When he managed to pass the border the first time 14 years ago, he had crossed the desert north of Altar in Sonora on foot. A smuggler drew the route that he had to take, over eight days of walking. But the food and water that he was given were only enough for four days. He survived by drinking stagnant water and eating prickly pears. When he arrived, his nose was bleeding and he had wounds on his lips. From there, he easily made it to New York.
Since then, accompanied by his sister, Isaac has tried to go through Reynosa. Their attempt has already failed four times. When they turned back to Juarez, they were kidnapped by members of the Gulf Cartel. They asked them for 4,000 dollars to cross the border. Isaac and his sister paid, but the gang caught them and imprisoned them for two months before they could escape thanks to some cunning and some more cash.
Once in the city of Juarez, they were each asked for 7,000 dollars. The first half had to be paid in advance and the other once they arrived in El Paso, Texas. His sister did not want to carry on anymore, so she went home.
Once again, he was ensnared. An armed man told him he could no longer chicken out, so he paid and he got in a car to end up being arrested by migration police. He was sent to prison for four months.

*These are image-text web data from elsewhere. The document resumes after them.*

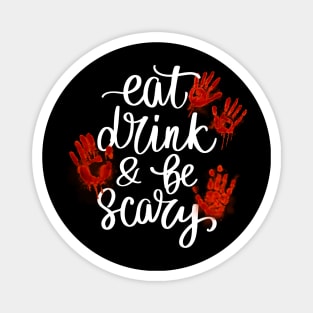 Eat, Drink & Be Scary - Halloween Couple Magnet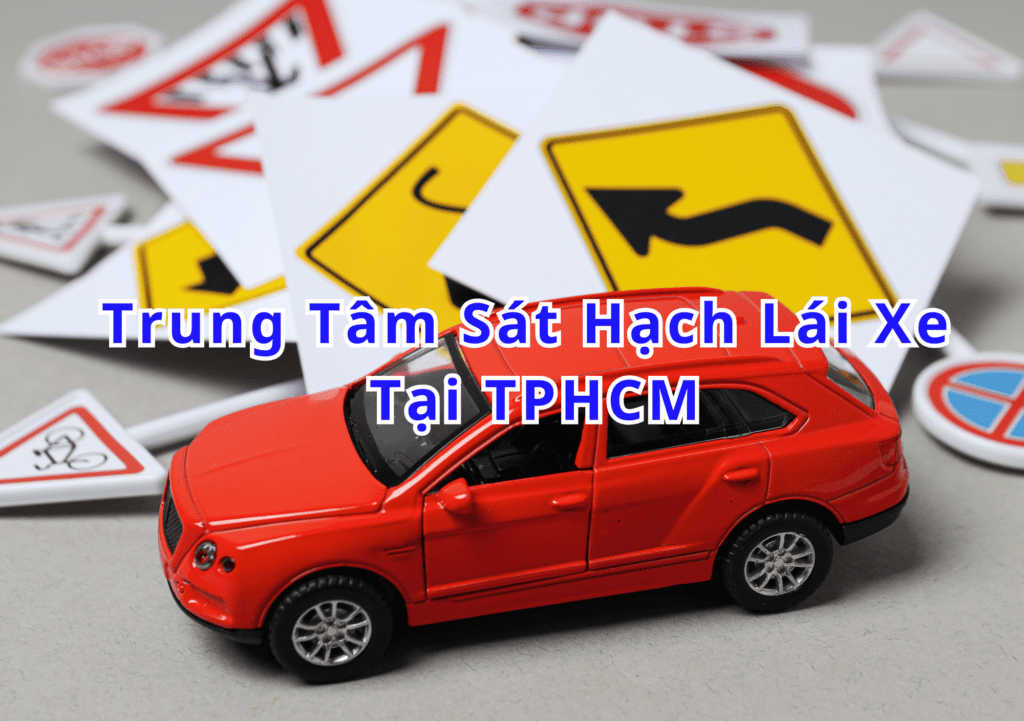 Các Trung Tâm Sát Hạch Lái Xe Tại TPHCM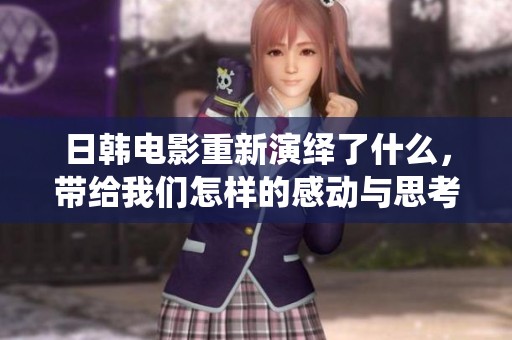 日韩电影重新演绎了什么，带给我们怎样的感动与思考呢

Now he is waiting for better days in the House of Migrants in Juarez. The cold has also killed some migrants in the desert.
The House of Migrants is one of the 70 Catholic charity centres in Mexico. This hostel welcomed 6,458 people last year, mostly Mexicans, offering them food, a bed, a shower, clothes, a telephone, medical help, games, sporting activities and spiritual attention.

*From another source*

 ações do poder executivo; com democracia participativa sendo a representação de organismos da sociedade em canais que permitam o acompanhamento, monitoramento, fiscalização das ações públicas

“The home was founded by some Scalabrinians in the 80s, before passing to the Dominicans, to then return to the Diocese of Juarez,” said its director, Father Javier Calvillo Salazar.
“It is a work of charity supported by the people themselves. The people help us more and more. I can’t ask for more for the migrants and the people we support,” he said.
When they arrive, they are ill, and suffer all types of problems, such as injuries, heart attacks, or they are recovering from torture. There are also children on their own, as well as women, many of whom have suffered sexual assaults.
“The most astounding thing is that no-one defends them,” said Father Calvillo.
He thinks it’s great that the pope is coming to Juarez. “The Holy Father knows the land that he is coming to. It’s Juarez, one of the biggest migrant thoroughfares in the world,” he said.